October 25, 2021

È da poco uscito il loro nuovo singolo, intitolato Via Mameli, e loro sono i Meteora.

Abbiamo colto l’occasione per fargli un paio di domande.

Qual è stata la spinta che vi ha portati a diventare i Meteora?
Innanzitutto ciao a tutti!
Bella domanda la tua, con un retrogusto quasi filosofico che ci fa riflettere sull’essenza stessa dei Meteora. Senza addentrarci troppo nel buio delle nostre anime, possiamo dire che la vera spinta è stata la voglia di raccontare storie e suonare “nostra”: eravamo stanchi delle troppe tribute band che affollavano (e affollano ancora oggi) il panorama musicale della nostra città. Quindi abbiamo deciso, fin dalla prima prova, di dare musica e parole a tutto quello che ci portavamo dentro. Andrea aveva quaderni pieni di testi e tanta voglia di leggerli al mondo. E direi che questa spinta non si è ancora esaurita.
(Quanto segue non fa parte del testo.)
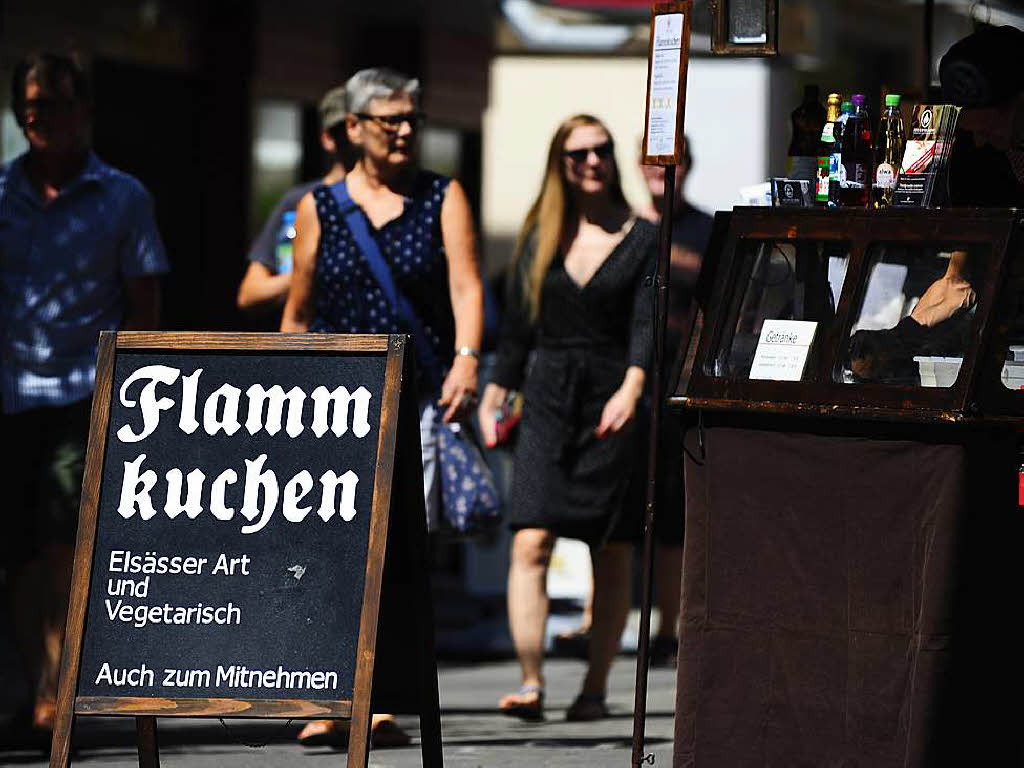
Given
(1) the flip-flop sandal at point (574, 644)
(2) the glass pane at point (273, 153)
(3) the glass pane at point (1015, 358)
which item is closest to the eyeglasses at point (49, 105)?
(3) the glass pane at point (1015, 358)

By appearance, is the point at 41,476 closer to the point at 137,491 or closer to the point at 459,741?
the point at 459,741

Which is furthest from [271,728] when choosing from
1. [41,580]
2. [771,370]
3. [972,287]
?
[972,287]

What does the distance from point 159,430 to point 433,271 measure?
1.89 metres

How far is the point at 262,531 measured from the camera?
5.44 metres

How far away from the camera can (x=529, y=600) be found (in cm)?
777

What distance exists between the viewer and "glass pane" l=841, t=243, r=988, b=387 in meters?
5.25

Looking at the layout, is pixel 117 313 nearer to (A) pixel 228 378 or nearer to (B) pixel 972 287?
(A) pixel 228 378

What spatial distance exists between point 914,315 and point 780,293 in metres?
0.37

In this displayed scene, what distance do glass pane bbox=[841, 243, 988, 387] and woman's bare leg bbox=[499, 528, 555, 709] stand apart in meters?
2.56

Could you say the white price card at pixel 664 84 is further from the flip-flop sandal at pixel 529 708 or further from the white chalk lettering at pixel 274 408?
the flip-flop sandal at pixel 529 708

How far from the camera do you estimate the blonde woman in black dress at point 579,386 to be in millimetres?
7766

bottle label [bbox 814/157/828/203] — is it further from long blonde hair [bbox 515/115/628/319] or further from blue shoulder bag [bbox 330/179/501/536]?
long blonde hair [bbox 515/115/628/319]

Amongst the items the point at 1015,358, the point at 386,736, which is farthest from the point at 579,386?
the point at 1015,358

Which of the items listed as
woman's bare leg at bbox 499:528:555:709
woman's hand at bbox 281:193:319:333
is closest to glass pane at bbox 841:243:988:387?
woman's hand at bbox 281:193:319:333
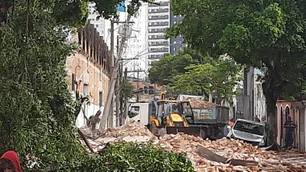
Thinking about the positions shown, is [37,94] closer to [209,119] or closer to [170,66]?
[209,119]

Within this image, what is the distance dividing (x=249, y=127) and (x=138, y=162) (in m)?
19.4

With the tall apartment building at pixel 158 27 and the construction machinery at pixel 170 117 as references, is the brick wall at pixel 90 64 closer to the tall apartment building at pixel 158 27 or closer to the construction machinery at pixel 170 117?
the construction machinery at pixel 170 117

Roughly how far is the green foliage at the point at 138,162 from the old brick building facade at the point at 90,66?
2241cm

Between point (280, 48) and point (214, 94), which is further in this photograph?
point (214, 94)

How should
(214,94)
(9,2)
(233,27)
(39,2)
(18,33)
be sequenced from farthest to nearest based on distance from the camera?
(214,94) → (233,27) → (9,2) → (39,2) → (18,33)

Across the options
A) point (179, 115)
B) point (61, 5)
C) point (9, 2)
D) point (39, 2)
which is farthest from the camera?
point (179, 115)

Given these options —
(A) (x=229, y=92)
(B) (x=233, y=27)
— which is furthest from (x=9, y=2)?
(A) (x=229, y=92)

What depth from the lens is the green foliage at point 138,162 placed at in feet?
24.8

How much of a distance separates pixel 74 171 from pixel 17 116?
3.41 feet

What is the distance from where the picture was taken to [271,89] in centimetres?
2442

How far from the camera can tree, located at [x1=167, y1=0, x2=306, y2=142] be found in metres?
20.5

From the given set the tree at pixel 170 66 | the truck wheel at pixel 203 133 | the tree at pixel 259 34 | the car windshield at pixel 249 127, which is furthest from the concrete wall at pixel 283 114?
the tree at pixel 170 66

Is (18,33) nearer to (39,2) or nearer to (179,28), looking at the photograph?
(39,2)

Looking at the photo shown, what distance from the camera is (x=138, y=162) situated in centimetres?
834
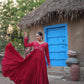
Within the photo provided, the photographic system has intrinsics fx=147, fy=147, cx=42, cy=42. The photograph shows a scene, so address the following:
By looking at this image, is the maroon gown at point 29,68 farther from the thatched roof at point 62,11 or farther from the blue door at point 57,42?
the blue door at point 57,42

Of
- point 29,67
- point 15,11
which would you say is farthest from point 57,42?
point 15,11

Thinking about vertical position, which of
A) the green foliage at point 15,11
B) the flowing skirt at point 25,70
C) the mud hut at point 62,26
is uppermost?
the green foliage at point 15,11

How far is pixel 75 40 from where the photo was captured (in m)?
6.31

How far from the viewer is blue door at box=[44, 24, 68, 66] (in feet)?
22.2

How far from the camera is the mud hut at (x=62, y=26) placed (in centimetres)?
615

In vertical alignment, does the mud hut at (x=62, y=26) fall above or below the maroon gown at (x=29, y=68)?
above

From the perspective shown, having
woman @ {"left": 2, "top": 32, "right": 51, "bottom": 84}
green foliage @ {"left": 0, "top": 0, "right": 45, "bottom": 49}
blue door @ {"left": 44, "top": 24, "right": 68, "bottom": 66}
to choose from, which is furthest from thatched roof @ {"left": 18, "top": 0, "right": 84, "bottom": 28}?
green foliage @ {"left": 0, "top": 0, "right": 45, "bottom": 49}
Come vi identificate nella scena musicale moderna?
Ci identifichiamo con quello che in fondo siamo realmente: l’ennesima band pop-rock-indie venuta fuori da qualche playlist . Dobbiamo ancora conquistare la nostra piccola porzione di scena musicale, e per il momento ci limitiamo ad essere tre ragazzi che raccontano storie. Ecco, in fondo crediamo che questa dimensione di “storytelling” ci stia addosso proprio bene e non credo l’abbandoneremo presto, a prescindere da successo, dischi d’oro o live in qualche sagra del fungo.

Avete degli obiettivi per il futuro?
Assolutamente sì, avere un obiettivo dà valore e senso al nostro essere. Nell’immediato futuro contiamo di pubblicare il nostro e di lavorare a nuova musica da far ascoltare. Vogliamo anche fare in modo di creare una rete con gli artisti della nostra zona, alla ricerca di contaminazioni e collaborazioni fruttuose.
Per tutto il resto, molto dipenderà dall’andamento dell’emergenza Covid.

Qual è la prima cosa che farete dopo questa pandemia?
La prima cosa che faremo dopo la pandemia sarà abbracciare ogni persona che incontreremo, tornare a suonare in piccolissimi locali pieni di fumo e fare in modo di creare quanti più assembramenti possibile. Abbandoneremo le mascherine, ci bagneremo le labbra con l’umidità della sera e unificheremo le reti solo per finirci a letto. Senza odore di disinfettanti.